A crise da media(ção) em tempos (i)mediatos

A mídia não nos representa.

A mídia não nos representa.

“Do gueto nasce o caos que desestabiliza os mass media, pegos na emboscada da guerra interior, da violação dos direitos humanos, do espetáculo fascinante e incessantemente renovado da imolação e da agonia.” — Paul Virilio, A arte do motor, São Paulo, Estação Liberdade, 1996 [1993], p. 18.

Após as ‘jornadas de junho’, um dos motores do movimento dos movimentos que parece ter se consolidado no debate político é o da crise da representação. Por toda parte, os analistas, sejam os do oligopólio midiático ou os das burocracias partidárias, da direita à esquerda, sem distinção da posição em que se encontram no arranjo institucional (situação ou oposição), parecem convergir no diagnóstico de que os descolamentos entre os eleitores e seus representantes, os cidadãos e as instituições, foram algumas das principais determinações do evento.

A esse diagnóstico respondem as lideranças partidárias e os militantes com anúncios da promoção de uma reforma do sistema político — a mídia, para quem a corrupção e a distorção da representação são, a bem da verdade, o combustível das suas próprias intervenções políticas, apenas acompanha –, e, a depender da orientação em questão, com a problematização oposta dos problemas encontrados: financiamento público exclusivo de campanha, voto distrital, lista fechada, aberta ou mista, etc..
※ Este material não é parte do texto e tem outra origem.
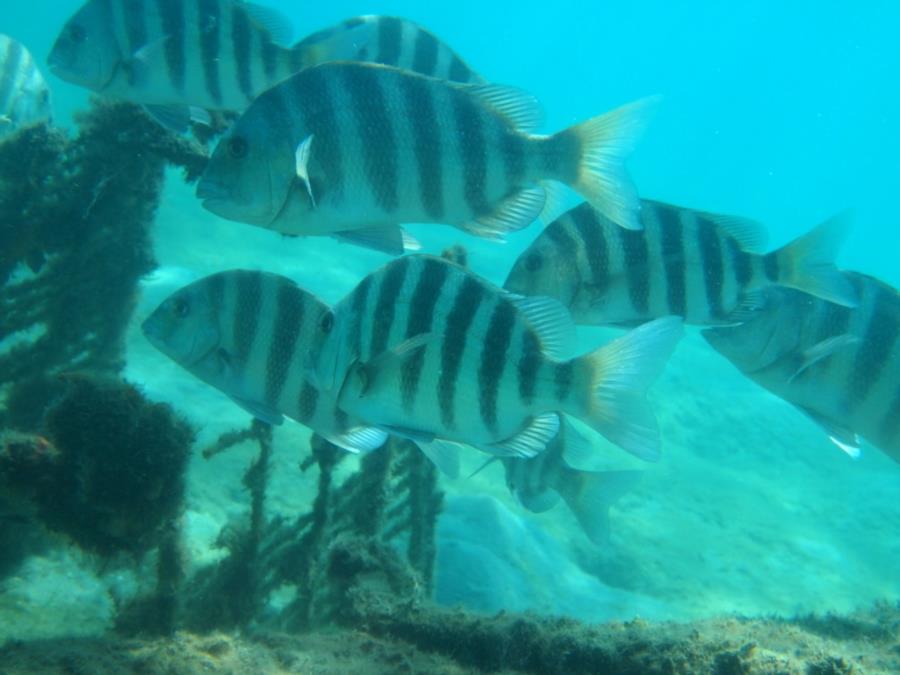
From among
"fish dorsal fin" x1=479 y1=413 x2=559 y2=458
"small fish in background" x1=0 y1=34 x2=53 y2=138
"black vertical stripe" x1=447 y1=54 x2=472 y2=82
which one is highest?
Answer: "small fish in background" x1=0 y1=34 x2=53 y2=138

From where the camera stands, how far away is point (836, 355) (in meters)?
3.78

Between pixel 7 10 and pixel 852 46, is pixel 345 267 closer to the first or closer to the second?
pixel 7 10

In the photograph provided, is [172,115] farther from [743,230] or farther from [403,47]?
[743,230]

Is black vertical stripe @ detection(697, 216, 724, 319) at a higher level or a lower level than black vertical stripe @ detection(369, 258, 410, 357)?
lower

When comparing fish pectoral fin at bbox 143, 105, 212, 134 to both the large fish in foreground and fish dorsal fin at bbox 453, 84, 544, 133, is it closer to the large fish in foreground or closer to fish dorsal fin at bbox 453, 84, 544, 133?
the large fish in foreground

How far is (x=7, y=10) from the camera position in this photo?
225ft

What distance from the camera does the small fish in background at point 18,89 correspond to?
630 cm

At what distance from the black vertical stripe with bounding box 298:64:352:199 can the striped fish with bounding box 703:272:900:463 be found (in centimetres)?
250

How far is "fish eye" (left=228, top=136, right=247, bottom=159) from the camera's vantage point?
2725 mm

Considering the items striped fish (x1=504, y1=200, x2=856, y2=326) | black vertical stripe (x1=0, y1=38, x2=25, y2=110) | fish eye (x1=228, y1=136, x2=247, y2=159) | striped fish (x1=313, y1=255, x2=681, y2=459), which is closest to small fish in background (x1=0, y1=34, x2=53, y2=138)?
black vertical stripe (x1=0, y1=38, x2=25, y2=110)

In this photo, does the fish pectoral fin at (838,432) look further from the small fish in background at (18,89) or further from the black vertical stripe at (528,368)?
the small fish in background at (18,89)

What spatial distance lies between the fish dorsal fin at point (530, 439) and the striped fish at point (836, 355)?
1818 millimetres

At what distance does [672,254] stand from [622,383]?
1.21 meters

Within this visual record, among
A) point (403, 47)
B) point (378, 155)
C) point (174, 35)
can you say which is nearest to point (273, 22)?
point (174, 35)
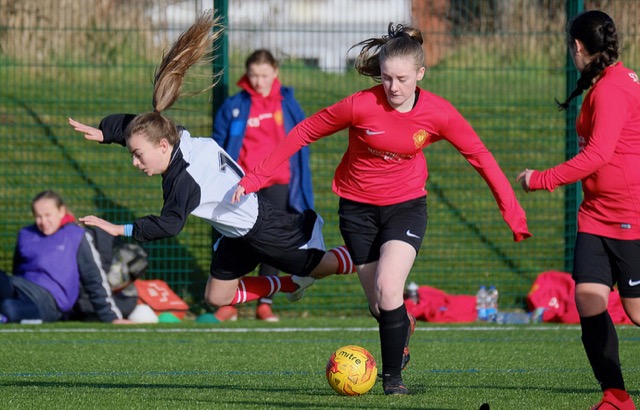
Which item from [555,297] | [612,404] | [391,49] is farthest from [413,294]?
[612,404]

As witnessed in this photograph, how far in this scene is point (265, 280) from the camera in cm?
714

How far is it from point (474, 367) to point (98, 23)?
5.57 m

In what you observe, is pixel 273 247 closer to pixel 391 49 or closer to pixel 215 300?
pixel 215 300

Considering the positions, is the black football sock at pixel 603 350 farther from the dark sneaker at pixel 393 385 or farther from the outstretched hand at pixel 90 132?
the outstretched hand at pixel 90 132

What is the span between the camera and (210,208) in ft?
20.5

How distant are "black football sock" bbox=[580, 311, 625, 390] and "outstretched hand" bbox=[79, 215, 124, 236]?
2.44m

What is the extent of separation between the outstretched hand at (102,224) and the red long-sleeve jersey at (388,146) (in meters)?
0.73

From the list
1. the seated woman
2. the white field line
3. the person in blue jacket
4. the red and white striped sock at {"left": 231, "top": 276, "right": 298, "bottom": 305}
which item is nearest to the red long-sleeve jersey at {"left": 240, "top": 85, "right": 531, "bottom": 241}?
the red and white striped sock at {"left": 231, "top": 276, "right": 298, "bottom": 305}

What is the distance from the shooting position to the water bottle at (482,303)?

Sem que algumas dessas demandas não sejam, de fato, importantes na democratização do sistema político-eleitoral, o que não se pode perder de vista é outro ponto, verdadeiramente fundamental: que o problema da representação não se resume ao campo institucional da política, mas atravessa todos os segmentos da sociedade, incluindo-se, certamente, a mídia, cuja própria etimologia se assenta na ideia da representação (mediação). Não à toa, aliás, a imprensa e os partidos políticos nascem, em termos verdadeiramente significativos, juntos, como gêmeos siameses durante a emergência da sociedade burguesa oitocentista, na aurora da modernidade. São representantes genuínos do surgimento de um novo tipo e uma nova lógica de representação que pretende gerir a crise do poder e da soberania, dando-lhes uma solução em consonância com o ditado: vão-se os anéis, mas ficam os dedos, após o proletariado emergir dos escombros das revoluções burguesas, ameaçando a própria ordem novíssima, recém instaurada.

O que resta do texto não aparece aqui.